◆ EXERCISE
Reproduce the stretch of the March 2019 design and art event list from "March 2019 Design" through "Binary Salon.".

BEGIN PAGE EXCERPT

March 2019 Design & Art Event Hotlist

After all the rain these past couple of months (anyone else just over “atmospheric rivers”?), we are eager to get out of our studios and stretch our creative muscles. Arianna Orland and Dava Guthmiller, In/Visible Talks’ co-founders and both long-time practicing designers, have kept tabs on all the upcoming events in the Bay Area, and they have some suggestions for where you might go and what you might do to get inspired. March’s curated list includes lectures, exhibitions, and a fantastic painting competition. Reserve your tickets soon.

Binary Salon.

We love medium crossovers. By artists and for artists, Binary Salons are places where creatives who are working at the intersection of art+tech come together to collaborate, share ideas, and practice their crafts. This Binary Salon features presentations by installation and graphic artist Anastasia Victor and new media artist Tyler Freeman. Ages 21+. Free with RSVP. March 5, 6:00–9:00 pm. The Midway Gallery, 900 Marin Street, San Francisco.

Jenny Odell: Open Source Intelligence.

END PAGE EXCERPT
BEGIN RECORDED INFORMATION

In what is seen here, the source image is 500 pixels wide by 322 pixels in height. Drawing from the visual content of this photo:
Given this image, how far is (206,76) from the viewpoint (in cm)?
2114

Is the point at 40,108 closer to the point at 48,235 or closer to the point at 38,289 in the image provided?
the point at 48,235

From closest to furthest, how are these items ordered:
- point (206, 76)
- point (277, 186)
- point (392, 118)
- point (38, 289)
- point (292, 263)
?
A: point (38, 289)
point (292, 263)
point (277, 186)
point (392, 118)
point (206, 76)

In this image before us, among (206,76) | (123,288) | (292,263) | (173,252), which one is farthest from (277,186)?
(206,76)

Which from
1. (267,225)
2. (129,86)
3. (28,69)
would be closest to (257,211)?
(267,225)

END RECORDED INFORMATION
BEGIN RECORDED INFORMATION

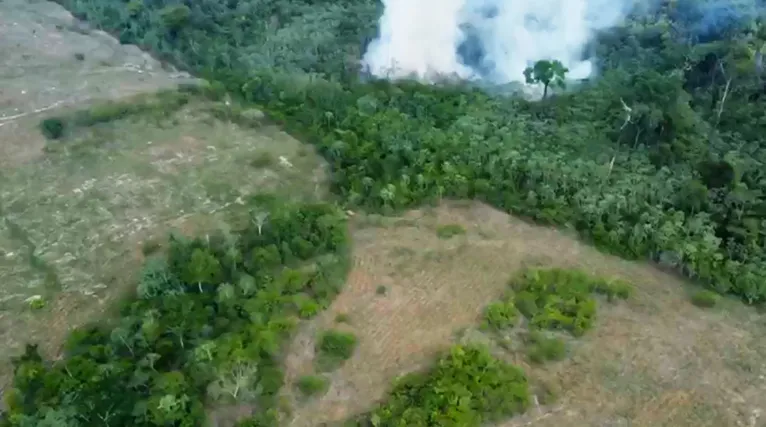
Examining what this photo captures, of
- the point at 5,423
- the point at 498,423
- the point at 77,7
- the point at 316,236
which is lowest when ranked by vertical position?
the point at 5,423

END RECORDED INFORMATION

◆ EXERCISE RESULT
March 2019 Design & Art Event Hotlist

After all the rain these past couple of months (anyone else just over “atmospheric rivers”?), we are eager to get out of our studios and stretch our creative muscles. Arianna Orland and Dava Guthmiller, In/Visible Talks’ co-founders and both long-time practicing designers, have kept tabs on all the upcoming events in the Bay Area, and they have some suggestions for where you might go and what you might do to get inspired. March’s curated list includes lectures, exhibitions, and a fantastic painting competition. Reserve your tickets soon.

Binary Salon.